Upon consummation and receipt by Standard of one or more reregistered
certificates, Standard will be the registered owner of 185 common shares of the
Company and, assuming Standard has purchased same in good faith, for value and
without notice of adverse claims, Standard will have acquired all of the rights
of the Shareholders in said shares, free of any adverse claim, any lien in favor
of the issuer, and any restrictions on transfer imposed by the Company.

      (d) The Shareholders and the Company have duly executed and delivered this
Agreement and this Agreement constitutes the valid and legally binding
obligation of the Shareholders and of the Company enforceable against them in
accordance with its terms, subject to and limited by: (i) the effect of
bankruptcy, insolvency, reorganization, receivership, conservatorship,
arrangement, moratorium or other laws affecting or relating to the rights of
creditors generally, and (ii) the rules governing the availability of specific
performance, injunctive relief or other equitable remedies and general
principles of equity, regardless of whether considered in a proceeding in equity
or at law.

      (e) There is no action, suit, proceeding or investigation pending or, to
the best of such counsel's knowledge and belief, threatened against any of the
Shareholders or the Company seeking to restrain or questioning the validity or
legality of any of the transactions described in this Agreement.

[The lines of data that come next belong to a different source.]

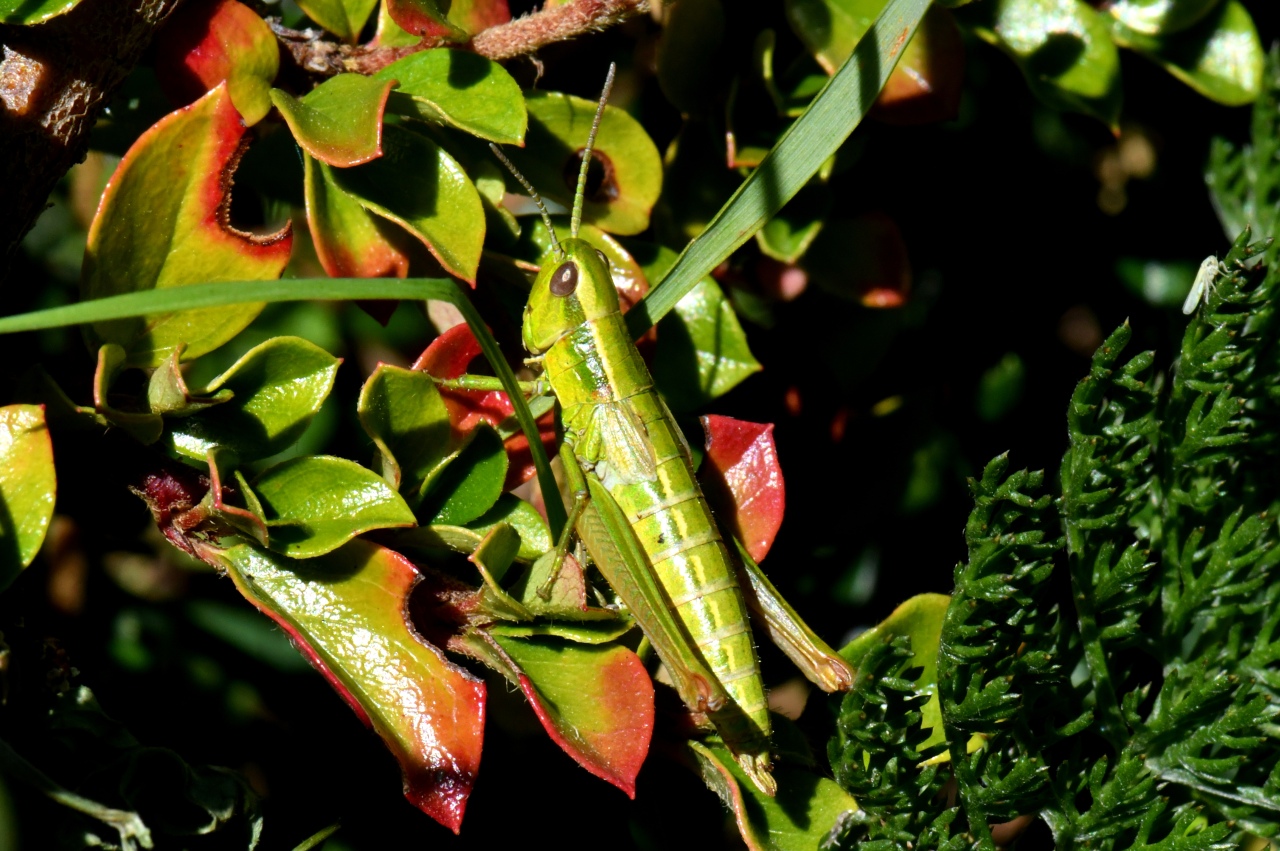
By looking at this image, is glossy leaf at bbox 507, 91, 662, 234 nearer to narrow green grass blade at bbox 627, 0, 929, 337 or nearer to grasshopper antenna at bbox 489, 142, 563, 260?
grasshopper antenna at bbox 489, 142, 563, 260

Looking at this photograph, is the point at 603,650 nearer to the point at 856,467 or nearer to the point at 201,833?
the point at 201,833

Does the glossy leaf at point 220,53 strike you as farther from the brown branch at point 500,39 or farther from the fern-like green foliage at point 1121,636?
the fern-like green foliage at point 1121,636

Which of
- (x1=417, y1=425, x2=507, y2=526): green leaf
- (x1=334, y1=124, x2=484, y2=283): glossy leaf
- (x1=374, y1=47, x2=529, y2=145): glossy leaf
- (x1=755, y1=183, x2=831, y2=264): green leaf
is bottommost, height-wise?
(x1=755, y1=183, x2=831, y2=264): green leaf

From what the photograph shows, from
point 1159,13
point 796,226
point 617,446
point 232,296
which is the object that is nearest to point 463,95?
point 232,296

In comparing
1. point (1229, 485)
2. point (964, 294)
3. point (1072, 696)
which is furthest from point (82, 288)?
point (964, 294)

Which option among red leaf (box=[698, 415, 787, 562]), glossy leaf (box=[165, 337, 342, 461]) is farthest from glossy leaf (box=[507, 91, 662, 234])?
glossy leaf (box=[165, 337, 342, 461])

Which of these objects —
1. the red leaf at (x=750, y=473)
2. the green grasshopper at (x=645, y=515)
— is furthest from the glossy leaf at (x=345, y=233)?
the red leaf at (x=750, y=473)
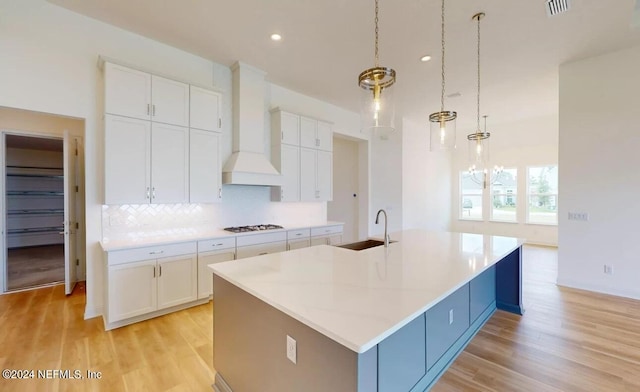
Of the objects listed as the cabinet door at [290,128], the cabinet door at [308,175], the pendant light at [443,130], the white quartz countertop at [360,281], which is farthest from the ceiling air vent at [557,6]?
the cabinet door at [308,175]

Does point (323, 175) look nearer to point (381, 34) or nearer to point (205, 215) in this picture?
point (205, 215)

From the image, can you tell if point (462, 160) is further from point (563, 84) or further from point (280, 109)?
point (280, 109)

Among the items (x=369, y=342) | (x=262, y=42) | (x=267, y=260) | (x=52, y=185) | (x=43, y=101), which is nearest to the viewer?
(x=369, y=342)

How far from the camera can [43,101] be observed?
274 centimetres

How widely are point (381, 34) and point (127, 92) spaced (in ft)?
9.72

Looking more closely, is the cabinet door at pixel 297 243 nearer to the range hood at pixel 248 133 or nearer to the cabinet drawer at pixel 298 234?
the cabinet drawer at pixel 298 234

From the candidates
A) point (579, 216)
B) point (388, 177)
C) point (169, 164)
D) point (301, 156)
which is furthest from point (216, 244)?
point (579, 216)

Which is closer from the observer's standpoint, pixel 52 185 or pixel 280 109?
pixel 280 109

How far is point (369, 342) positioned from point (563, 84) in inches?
200

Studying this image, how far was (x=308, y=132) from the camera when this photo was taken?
4746 millimetres

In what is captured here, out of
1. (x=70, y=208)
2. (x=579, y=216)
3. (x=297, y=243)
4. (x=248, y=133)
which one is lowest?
(x=297, y=243)

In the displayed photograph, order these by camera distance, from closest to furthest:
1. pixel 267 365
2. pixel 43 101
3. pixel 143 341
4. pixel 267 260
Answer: pixel 267 365 < pixel 267 260 < pixel 143 341 < pixel 43 101

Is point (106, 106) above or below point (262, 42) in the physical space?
below

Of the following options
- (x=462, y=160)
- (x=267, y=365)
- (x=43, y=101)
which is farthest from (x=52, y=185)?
(x=462, y=160)
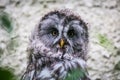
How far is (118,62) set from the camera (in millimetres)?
2447

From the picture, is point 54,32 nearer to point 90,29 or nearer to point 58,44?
point 58,44

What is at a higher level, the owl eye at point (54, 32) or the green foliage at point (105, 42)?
the owl eye at point (54, 32)

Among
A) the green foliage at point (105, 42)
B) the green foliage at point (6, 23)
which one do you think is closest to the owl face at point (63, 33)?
the green foliage at point (105, 42)

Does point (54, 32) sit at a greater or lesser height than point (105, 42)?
greater

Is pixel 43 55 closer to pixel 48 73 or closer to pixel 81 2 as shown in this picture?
pixel 48 73

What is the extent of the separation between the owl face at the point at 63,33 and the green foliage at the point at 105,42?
0.68m

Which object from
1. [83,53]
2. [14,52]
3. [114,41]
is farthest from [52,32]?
[114,41]

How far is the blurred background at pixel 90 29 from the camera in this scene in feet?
7.97

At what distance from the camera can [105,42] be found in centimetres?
256

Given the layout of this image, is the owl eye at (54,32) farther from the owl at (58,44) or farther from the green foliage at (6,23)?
the green foliage at (6,23)

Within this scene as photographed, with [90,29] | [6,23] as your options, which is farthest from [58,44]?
[6,23]

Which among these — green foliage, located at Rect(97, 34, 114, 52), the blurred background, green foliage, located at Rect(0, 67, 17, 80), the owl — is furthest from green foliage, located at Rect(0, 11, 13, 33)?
green foliage, located at Rect(97, 34, 114, 52)

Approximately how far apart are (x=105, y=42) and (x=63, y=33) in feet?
2.66

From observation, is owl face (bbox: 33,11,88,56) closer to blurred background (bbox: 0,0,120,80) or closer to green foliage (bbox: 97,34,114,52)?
blurred background (bbox: 0,0,120,80)
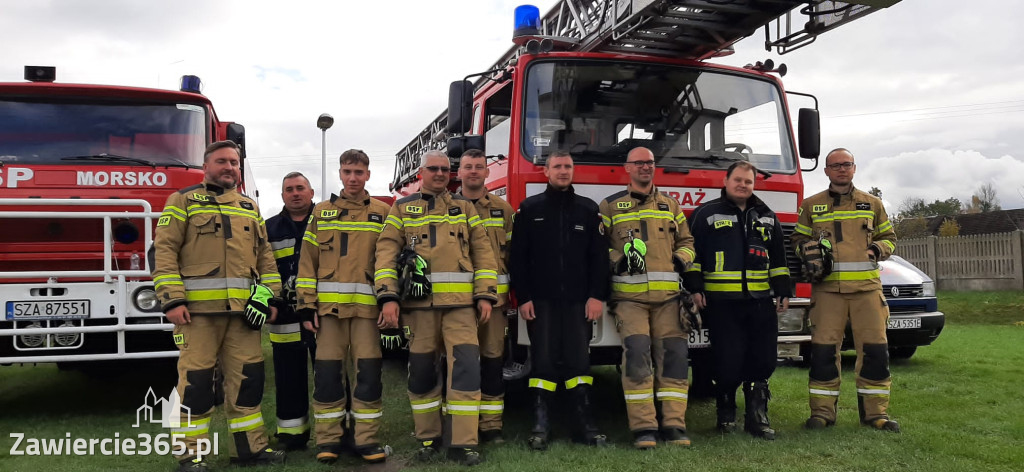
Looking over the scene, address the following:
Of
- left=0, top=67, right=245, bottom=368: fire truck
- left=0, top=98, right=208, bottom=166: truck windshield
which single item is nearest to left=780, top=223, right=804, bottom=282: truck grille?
left=0, top=67, right=245, bottom=368: fire truck

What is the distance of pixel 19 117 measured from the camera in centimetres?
560

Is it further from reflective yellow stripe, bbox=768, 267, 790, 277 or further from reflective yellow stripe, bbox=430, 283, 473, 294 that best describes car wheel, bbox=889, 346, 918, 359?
reflective yellow stripe, bbox=430, 283, 473, 294

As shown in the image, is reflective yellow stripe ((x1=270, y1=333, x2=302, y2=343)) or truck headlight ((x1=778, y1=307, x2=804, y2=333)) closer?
reflective yellow stripe ((x1=270, y1=333, x2=302, y2=343))

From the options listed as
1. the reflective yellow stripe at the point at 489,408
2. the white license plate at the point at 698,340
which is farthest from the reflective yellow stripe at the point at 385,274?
the white license plate at the point at 698,340

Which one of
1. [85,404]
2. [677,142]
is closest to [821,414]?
[677,142]

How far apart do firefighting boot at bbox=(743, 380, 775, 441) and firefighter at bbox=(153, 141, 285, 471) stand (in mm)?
3024

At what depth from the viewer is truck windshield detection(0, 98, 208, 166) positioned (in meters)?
5.53

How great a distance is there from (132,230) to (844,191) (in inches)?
206

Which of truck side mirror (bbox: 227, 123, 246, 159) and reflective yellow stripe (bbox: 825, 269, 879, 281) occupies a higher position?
truck side mirror (bbox: 227, 123, 246, 159)

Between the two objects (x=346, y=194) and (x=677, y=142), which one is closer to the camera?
(x=346, y=194)

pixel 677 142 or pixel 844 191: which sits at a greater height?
pixel 677 142

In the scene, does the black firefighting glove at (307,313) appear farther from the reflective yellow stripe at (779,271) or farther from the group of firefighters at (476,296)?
the reflective yellow stripe at (779,271)

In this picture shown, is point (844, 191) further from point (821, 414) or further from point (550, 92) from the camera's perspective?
point (550, 92)

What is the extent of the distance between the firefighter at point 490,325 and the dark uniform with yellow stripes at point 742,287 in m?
1.28
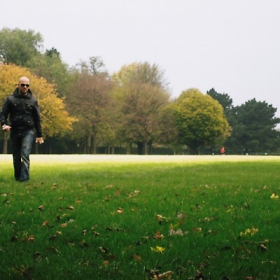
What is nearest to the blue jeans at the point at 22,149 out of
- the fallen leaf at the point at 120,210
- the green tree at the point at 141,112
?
the fallen leaf at the point at 120,210

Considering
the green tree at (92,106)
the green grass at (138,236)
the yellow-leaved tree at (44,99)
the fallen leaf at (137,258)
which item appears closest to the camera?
the green grass at (138,236)

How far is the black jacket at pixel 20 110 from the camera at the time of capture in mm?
11547

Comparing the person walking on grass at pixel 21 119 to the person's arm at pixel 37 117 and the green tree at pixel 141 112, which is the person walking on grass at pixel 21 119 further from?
the green tree at pixel 141 112

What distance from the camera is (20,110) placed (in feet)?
38.2

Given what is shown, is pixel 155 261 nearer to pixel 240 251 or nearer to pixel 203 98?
pixel 240 251

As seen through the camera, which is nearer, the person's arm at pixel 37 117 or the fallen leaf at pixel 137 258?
the fallen leaf at pixel 137 258

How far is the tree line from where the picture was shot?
59.7 meters

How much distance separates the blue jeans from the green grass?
2.69 meters

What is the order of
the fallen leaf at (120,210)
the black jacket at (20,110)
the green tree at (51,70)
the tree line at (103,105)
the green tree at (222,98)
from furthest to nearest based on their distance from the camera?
the green tree at (222,98), the green tree at (51,70), the tree line at (103,105), the black jacket at (20,110), the fallen leaf at (120,210)

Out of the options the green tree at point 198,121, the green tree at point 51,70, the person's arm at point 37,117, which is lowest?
the person's arm at point 37,117

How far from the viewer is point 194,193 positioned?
955 cm

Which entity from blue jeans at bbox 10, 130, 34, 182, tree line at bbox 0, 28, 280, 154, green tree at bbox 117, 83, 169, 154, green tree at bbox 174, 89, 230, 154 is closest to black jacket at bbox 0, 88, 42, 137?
blue jeans at bbox 10, 130, 34, 182

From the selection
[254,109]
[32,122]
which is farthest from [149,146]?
[32,122]

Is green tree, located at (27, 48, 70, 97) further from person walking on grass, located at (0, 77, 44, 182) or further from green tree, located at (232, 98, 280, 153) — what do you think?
person walking on grass, located at (0, 77, 44, 182)
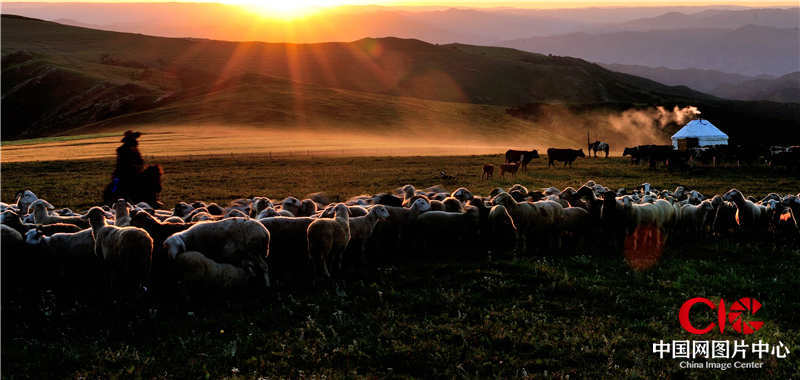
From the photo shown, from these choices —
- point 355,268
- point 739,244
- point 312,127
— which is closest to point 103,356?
point 355,268

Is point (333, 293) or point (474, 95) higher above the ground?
point (474, 95)

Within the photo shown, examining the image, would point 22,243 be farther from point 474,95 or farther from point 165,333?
point 474,95

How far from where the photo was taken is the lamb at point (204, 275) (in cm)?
882

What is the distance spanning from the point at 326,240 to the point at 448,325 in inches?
136

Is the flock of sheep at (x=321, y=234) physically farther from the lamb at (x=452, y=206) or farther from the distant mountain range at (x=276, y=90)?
the distant mountain range at (x=276, y=90)

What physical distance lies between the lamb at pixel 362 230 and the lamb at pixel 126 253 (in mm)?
4138

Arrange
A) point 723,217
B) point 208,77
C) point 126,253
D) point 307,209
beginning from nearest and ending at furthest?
point 126,253 → point 307,209 → point 723,217 → point 208,77

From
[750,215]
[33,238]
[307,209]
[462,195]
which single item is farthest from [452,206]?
[33,238]

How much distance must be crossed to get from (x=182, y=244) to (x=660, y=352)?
24.5 ft

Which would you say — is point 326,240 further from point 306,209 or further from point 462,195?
point 462,195

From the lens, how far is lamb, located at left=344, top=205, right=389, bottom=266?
38.3 feet

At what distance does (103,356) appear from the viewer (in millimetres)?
6992

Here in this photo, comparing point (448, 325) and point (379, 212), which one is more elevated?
point (379, 212)

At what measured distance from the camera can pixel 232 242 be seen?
9773 mm
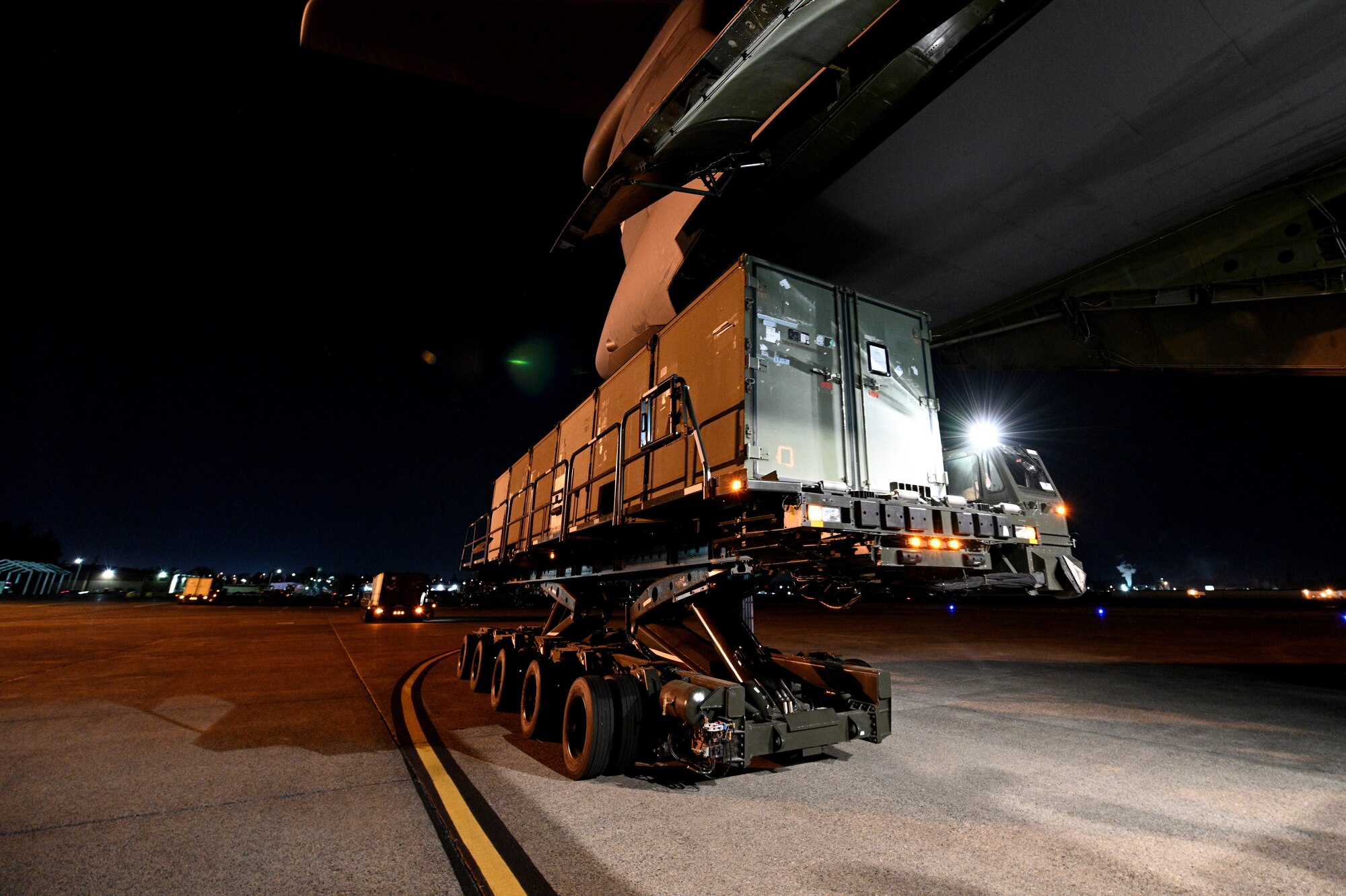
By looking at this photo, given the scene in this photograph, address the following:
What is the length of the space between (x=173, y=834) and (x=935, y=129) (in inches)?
349

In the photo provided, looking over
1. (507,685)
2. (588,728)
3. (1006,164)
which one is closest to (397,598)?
(507,685)

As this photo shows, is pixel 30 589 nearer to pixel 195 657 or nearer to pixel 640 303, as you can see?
pixel 195 657

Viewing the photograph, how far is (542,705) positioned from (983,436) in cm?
595

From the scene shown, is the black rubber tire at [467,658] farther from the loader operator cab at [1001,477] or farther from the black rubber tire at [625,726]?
the loader operator cab at [1001,477]

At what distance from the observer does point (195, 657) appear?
476 inches

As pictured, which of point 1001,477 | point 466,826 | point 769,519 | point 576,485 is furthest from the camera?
point 576,485

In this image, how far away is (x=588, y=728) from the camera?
4.73m

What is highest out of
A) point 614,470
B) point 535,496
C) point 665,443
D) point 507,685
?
point 535,496

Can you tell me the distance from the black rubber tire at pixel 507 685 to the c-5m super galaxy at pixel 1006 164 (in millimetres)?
4872

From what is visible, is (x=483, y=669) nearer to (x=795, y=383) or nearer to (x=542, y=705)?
(x=542, y=705)

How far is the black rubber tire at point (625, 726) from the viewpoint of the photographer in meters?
4.77

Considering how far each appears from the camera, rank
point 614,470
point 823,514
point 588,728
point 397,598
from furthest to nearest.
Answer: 1. point 397,598
2. point 614,470
3. point 588,728
4. point 823,514

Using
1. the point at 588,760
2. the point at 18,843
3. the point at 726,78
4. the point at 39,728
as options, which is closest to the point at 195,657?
the point at 39,728

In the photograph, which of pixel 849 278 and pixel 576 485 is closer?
pixel 849 278
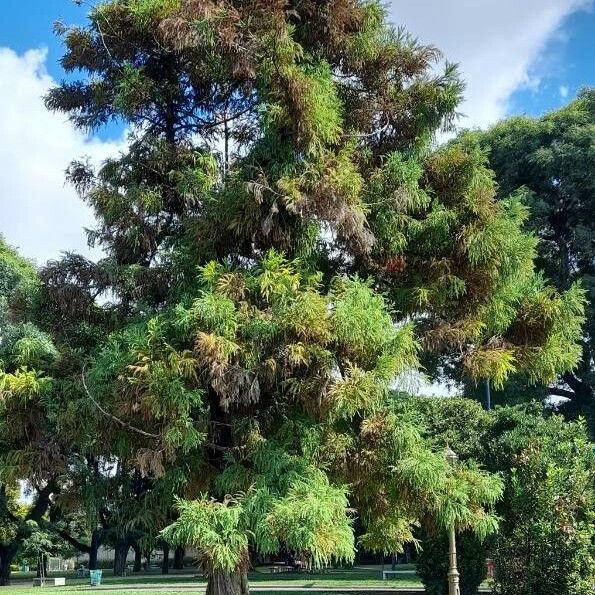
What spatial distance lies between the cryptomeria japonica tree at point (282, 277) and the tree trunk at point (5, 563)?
85.3ft

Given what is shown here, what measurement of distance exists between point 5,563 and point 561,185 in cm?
2736

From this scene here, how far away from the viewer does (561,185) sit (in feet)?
77.9

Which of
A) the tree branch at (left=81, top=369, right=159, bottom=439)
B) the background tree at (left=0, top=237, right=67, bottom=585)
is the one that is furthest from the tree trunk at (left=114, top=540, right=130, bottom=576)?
the tree branch at (left=81, top=369, right=159, bottom=439)

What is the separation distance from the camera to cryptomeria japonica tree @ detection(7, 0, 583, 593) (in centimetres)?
730

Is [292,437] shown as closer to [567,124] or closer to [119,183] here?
[119,183]

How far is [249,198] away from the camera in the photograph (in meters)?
8.07

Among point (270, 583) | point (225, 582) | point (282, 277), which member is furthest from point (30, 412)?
point (270, 583)

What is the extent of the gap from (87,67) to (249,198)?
11.1 ft

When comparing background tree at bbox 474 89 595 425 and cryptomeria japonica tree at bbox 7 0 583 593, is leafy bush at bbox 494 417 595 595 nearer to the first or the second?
cryptomeria japonica tree at bbox 7 0 583 593

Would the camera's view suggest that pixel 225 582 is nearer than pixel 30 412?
Yes

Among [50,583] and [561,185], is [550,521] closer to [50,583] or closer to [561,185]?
[561,185]

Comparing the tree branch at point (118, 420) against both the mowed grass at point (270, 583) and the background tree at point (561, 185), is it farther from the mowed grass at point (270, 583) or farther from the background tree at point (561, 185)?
the background tree at point (561, 185)

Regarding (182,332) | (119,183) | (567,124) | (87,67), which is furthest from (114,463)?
(567,124)

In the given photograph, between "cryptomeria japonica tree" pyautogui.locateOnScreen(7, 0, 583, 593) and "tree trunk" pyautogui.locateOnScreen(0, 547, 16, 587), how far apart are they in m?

      (f) The execution, delivery and performance of this Agreement by the
Shareholders and by the Company will not, to the best of such counsel's
knowledge and belief, (i) constitute a violation of or a default under any
material contract, agreement or instrument known to such counsel to which the
Company or the Shareholders are subject or by which any of the Shareholders' or
the Company's properties or assets are bound, or (ii) result in the creation or
imposition of any lien, security interest, claim, charge, encumbrance or
restriction on any of the Company's material properties or assets or contravene,
conflict with or result in the violation of any law, regulation or rule known to
such counsel or, to the best of such counsel's knowledge and belief, any order,
directive, judgment, arbitration award or decree to which the Shareholders or
the Company or any of their respective properties or assets are subject.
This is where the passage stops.